AUFGABE:
Gib den Abschnitt des Textes über Lokalzeitungen zwischen "Man wird niemals" und "ja noch Scoopshot.", beide einschließlich, erneut wieder und benenne dabei "Fotografen" in "Bildjournalisten" um.

TEXTAUSZUG:
Lokale Zeitungen brauchen keine Fotografen, sie brauchen Fotoreporter

Man wird niemals gute Geschichten finden, wenn man morgens in der Bildredaktion die Scoopshot-Uploads vom Abend durchsieht und die Hoffnung auf pressefotografische Scoops wird sich aller Voraussicht nach in ständig wiederkehrenden Bildern von Verkehrsunfällen, Sonnenuntergängen und Haustieren erschöpfen. Entlang der Devise Ist das Bild erst ruiniert - lebt sich's gänzlich ungeniert wird Dienst nach Vorschrift gemacht bis - ja bis - dann doch mal etwas passiert. Weil man den Fotografen gefeuert hat, trifft die Situation die Redaktion völlig unvorbereitet. Irgendein Texter wird mit dem iPhone oder der Redaktionskamera schon irgendetwas zustande bringen ... vielleicht. Ansonsten hat man ja noch Scoopshot. 

Der Mord auf dem Parklatz ist kein schöner Termin. Ebenso unangenehm: Der umgekippte Viehtransporter. Denn Schweine, die auf der Autobahn notgeschlachtet werden, schreien in der Regel. Der Neonazi-Aufmarsch ist lustig anzusehen aus der Distanz, aber es kann unangenehm werden, wenn man näher rangeht. Plötzlich ist man mittendrin und leider ist der Kollege, der die Nerven in solchen Situationen behält und gute Bilder liefert ja letztens gefeuert worden: Willkommen in der Welt der Leserreporter.

Daten zum szenenbasierten Schlussfolgern:
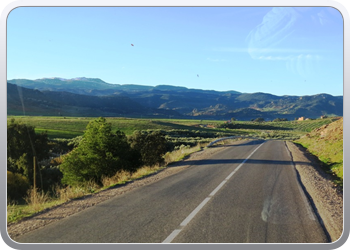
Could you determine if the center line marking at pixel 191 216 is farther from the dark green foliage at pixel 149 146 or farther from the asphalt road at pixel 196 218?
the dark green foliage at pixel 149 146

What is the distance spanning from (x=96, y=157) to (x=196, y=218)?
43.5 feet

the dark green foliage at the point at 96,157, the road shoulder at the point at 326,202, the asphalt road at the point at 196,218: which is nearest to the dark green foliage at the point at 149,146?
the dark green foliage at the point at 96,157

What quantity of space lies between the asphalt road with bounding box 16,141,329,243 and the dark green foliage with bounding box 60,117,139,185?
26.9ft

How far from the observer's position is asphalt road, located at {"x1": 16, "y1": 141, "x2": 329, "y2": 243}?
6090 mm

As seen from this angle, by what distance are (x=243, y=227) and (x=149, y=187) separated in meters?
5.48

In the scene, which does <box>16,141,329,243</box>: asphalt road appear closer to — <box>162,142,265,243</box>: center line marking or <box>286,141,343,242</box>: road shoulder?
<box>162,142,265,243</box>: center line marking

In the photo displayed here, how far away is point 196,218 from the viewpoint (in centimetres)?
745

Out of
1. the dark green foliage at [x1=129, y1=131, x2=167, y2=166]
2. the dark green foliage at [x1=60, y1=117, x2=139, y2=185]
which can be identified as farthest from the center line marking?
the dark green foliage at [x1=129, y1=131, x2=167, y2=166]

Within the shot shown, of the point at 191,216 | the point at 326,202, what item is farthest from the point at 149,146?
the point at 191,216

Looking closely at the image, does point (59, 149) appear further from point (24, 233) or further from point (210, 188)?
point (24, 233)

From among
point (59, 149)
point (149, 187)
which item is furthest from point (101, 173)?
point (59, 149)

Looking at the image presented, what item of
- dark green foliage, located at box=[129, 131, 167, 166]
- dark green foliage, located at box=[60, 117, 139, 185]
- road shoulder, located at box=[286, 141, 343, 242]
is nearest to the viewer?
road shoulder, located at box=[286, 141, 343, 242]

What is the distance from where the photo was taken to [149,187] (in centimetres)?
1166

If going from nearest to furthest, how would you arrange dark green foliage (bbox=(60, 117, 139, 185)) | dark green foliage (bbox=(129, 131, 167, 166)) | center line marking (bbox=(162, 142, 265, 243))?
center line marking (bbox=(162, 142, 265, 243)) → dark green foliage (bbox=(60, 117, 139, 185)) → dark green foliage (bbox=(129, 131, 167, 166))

...

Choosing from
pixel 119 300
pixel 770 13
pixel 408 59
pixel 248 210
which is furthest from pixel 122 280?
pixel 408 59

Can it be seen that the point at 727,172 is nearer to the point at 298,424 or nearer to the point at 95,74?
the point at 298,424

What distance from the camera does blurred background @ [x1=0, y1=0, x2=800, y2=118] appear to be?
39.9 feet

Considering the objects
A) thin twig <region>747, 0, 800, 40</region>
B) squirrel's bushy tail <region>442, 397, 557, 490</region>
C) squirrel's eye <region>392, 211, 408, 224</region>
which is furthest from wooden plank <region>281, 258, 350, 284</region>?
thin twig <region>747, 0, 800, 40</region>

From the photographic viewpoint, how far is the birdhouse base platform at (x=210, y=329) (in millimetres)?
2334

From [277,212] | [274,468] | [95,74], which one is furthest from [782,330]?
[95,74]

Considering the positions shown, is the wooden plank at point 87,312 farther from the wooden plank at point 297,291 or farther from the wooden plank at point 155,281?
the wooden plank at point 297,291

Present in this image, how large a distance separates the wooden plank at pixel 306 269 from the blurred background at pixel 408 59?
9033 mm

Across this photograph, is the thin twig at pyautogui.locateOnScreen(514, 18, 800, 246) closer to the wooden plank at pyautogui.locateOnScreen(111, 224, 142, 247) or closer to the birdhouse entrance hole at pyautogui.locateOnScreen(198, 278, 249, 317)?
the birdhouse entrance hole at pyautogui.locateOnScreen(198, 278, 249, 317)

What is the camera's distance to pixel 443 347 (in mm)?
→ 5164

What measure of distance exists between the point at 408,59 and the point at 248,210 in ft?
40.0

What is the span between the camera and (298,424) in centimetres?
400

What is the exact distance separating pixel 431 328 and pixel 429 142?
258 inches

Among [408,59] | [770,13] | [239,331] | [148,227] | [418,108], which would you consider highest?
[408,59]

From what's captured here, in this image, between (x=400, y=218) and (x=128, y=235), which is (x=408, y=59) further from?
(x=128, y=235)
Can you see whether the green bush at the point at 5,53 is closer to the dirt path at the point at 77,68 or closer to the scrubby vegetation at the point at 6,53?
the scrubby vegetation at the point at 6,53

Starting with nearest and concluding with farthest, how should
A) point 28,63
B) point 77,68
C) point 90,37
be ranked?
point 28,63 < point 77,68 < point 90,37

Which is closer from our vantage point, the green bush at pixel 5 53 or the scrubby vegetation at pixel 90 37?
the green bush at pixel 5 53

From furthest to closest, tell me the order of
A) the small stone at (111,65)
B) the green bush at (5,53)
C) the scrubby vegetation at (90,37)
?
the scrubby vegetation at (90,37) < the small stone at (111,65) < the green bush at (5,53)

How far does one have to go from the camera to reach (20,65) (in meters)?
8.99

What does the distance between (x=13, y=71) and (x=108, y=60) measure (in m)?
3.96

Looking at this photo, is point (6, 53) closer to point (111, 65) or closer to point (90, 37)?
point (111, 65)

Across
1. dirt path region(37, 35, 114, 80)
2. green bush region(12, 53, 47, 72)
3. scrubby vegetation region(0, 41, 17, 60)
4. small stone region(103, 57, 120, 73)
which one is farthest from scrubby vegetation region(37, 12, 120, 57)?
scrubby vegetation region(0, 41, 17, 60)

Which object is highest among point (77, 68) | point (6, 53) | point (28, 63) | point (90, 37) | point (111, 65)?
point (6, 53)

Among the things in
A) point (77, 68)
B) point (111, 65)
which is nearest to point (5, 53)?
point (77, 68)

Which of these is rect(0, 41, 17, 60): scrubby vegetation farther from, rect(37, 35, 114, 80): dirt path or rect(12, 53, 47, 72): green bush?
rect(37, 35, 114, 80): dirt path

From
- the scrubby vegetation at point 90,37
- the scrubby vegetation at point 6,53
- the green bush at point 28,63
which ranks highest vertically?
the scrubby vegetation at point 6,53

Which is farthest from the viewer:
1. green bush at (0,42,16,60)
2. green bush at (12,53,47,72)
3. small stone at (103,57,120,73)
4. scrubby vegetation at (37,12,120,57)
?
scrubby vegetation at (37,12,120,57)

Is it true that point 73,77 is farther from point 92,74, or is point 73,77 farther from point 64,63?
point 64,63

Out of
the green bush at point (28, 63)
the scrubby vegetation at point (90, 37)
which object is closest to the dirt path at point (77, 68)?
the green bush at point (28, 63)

==

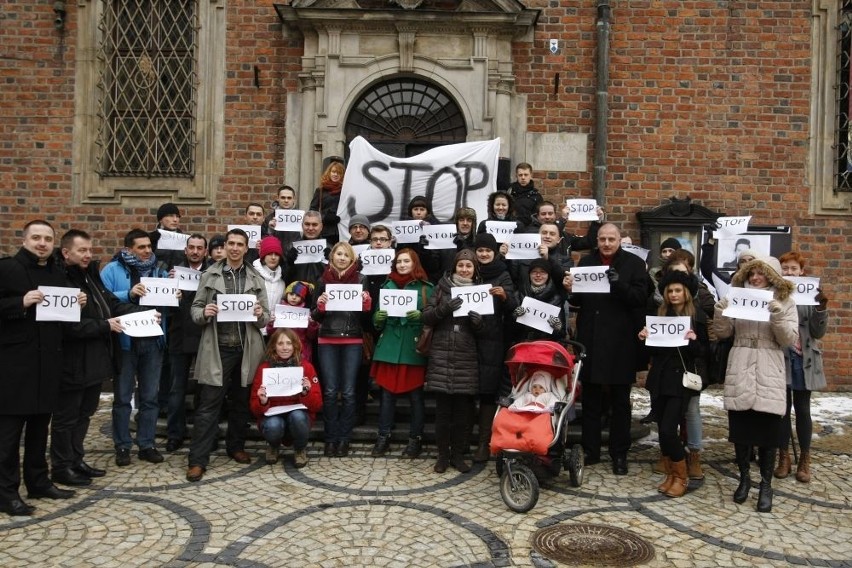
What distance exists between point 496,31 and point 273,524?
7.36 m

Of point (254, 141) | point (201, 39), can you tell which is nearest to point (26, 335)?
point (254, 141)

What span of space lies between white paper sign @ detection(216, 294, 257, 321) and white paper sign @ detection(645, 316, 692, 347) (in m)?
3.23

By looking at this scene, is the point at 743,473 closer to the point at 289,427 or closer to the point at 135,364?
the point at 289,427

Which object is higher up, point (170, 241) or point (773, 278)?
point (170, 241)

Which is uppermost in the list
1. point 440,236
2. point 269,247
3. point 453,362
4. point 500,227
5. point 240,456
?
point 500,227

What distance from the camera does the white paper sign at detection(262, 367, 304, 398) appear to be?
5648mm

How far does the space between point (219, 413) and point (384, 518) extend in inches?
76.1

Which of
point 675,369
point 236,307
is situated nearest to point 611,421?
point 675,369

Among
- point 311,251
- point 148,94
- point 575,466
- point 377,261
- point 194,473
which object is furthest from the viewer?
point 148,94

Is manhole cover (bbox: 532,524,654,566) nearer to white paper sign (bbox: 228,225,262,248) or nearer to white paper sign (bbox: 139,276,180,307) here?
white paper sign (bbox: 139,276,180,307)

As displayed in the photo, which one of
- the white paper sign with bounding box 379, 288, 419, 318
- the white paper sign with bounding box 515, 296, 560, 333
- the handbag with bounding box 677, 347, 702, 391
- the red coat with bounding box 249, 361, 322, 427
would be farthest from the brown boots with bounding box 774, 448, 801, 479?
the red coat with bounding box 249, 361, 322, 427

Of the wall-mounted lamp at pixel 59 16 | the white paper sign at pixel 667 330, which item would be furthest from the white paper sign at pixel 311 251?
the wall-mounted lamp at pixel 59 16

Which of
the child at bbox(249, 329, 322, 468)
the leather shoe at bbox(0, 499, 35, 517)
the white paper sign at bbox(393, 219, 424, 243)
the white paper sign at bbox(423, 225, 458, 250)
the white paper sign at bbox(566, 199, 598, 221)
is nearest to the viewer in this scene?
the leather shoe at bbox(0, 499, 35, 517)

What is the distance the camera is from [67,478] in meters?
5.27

MUSTERLÖSUNG:
Man wird niemals gute Geschichten finden, wenn man morgens in der Bildredaktion die Scoopshot-Uploads vom Abend durchsieht und die Hoffnung auf pressefotografische Scoops wird sich aller Voraussicht nach in ständig wiederkehrenden Bildern von Verkehrsunfällen, Sonnenuntergängen und Haustieren erschöpfen. Entlang der Devise Ist das Bild erst ruiniert - lebt sich's gänzlich ungeniert wird Dienst nach Vorschrift gemacht bis - ja bis - dann doch mal etwas passiert. Weil man den Bildjournalisten gefeuert hat, trifft die Situation die Redaktion völlig unvorbereitet. Irgendein Texter wird mit dem iPhone oder der Redaktionskamera schon irgendetwas zustande bringen ... vielleicht. Ansonsten hat man ja noch Scoopshot.